Ice within the Blood

Disclaimer: The characters and places used in this story belong to the manga "Naruto" or Japanese folklore, and are just borrowed for this story. None is used in any way to earn money.

Yuki-Onna: The Yuki-Onna is a Japanese spirit, called "Lady of the Snow", and thus she is a personification of winter and its characteristic phenomena. The Yuki-Onna is pictured as a pale (sometimes nearly transparent), calm and beautiful woman and regional variations of or myth can be found. Nevertheless, she is always connected with the death by cold of lost wanderers. In one interpretation, the Yuki-Onna appears to ease the dying persons and sooth their anxieties and pain, while those fight against their death in vain. In an other, she uses a child as some kind of decoy duck to lure her victims. If anyone makes contact with that child, that person will be killed. In some variations, the Yuki-Onna takes on some vampiristic traits of character.


It began in wintertime.

Quietly, she hummed a wordless song, a simple melody, which primarily seemed to consist of low tones and was only occasionally disrupted by high-pitched sequences, like an outcry. No bird, greeting the first rays of the winter sun in this white-grey wasteland, could be heard; no stirring of the wind disturbed her singing, letting it echo gently over the barren plain.

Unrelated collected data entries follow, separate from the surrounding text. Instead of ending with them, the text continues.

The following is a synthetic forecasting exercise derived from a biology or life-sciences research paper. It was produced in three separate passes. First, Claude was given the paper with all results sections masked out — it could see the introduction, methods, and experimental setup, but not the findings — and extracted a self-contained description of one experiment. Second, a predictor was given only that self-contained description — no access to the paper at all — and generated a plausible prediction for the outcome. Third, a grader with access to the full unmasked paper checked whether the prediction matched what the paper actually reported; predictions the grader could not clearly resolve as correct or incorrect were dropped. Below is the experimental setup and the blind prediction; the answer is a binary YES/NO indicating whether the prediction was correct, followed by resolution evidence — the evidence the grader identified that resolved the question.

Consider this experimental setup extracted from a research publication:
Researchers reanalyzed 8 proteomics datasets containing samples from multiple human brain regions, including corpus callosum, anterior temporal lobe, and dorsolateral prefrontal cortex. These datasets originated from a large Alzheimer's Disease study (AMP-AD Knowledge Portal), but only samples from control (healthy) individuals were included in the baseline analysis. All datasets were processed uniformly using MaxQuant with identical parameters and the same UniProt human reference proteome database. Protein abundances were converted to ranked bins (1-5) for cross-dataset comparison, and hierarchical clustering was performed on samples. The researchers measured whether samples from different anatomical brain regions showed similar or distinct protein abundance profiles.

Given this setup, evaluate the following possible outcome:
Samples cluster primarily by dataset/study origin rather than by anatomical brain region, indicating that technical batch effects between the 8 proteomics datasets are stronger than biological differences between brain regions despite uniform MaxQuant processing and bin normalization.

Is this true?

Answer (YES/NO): NO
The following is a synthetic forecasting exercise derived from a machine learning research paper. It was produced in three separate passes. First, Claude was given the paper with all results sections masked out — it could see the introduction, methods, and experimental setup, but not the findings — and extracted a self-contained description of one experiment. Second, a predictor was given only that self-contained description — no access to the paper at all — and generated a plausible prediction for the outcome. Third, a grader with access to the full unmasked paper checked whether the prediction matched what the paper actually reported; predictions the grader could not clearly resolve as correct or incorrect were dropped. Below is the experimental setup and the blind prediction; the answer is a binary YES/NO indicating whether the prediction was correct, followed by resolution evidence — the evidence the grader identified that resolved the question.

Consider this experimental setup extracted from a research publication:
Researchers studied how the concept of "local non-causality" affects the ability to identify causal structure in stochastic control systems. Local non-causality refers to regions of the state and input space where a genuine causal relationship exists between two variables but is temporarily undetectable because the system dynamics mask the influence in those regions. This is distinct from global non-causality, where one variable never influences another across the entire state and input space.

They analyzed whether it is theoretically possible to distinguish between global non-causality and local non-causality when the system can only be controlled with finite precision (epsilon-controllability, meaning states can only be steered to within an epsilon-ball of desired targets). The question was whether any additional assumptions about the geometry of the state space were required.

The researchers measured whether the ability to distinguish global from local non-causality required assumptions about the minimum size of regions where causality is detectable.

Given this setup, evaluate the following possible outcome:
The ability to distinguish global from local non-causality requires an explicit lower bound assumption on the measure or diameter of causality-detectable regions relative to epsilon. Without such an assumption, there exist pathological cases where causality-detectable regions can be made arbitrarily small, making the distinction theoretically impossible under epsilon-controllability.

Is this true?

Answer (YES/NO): YES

Out here, there was nothing, except snow and ice, some miserable bushes – black, arbitrary lines on white – and a few scattered rocks.

The woman knelt in front of one of those stones. Where her legs met with the ice-frozen ground the snow had slowly molten away and made its way into the white fabric of her kimono. She did not mind. Unwaveringly, she continued with her song, rocked her torso back and forth with the rhythm. Her long, black hair followed her movements, slightly delayed. This was not the first time. She had often been sitting in the snow, during winter's nightly hours, uncountable time lay still ahead of her. She was the "snow-woman". She escorted the lost wanderers who were threatened to perish by cold over the death's threshold.

Absent-mindedly, she stroked over the face of the man whose head was lying on her lap. It had a blue, white coloring. White crystals of hoar frost lingered in his hair, dyeing it grey. He was cold, immobile. Soon, she would leave him here, going away with his fruit of life in her belly.

She opened her eyes. A tear fell into the snow.


It began in wintertime.

The woman stood by the window; she supported herself at its sill. She was alone, staring into the fast darkening, wintry dusk. The room behind her was also dark. She had not lighted the lamps up. Her gaze was directed, as though entranced, at the red glowing in the distance.

They were closing in: war, raging mob, death. These were hard times. Her village lay remote. Therefore they had been spared up until now. But how long further?

If she wanted to escape she had to do it now. It was not long before she should give birth. It would be hard, no matter if she stayed or fled. The child would probably not survive, at all.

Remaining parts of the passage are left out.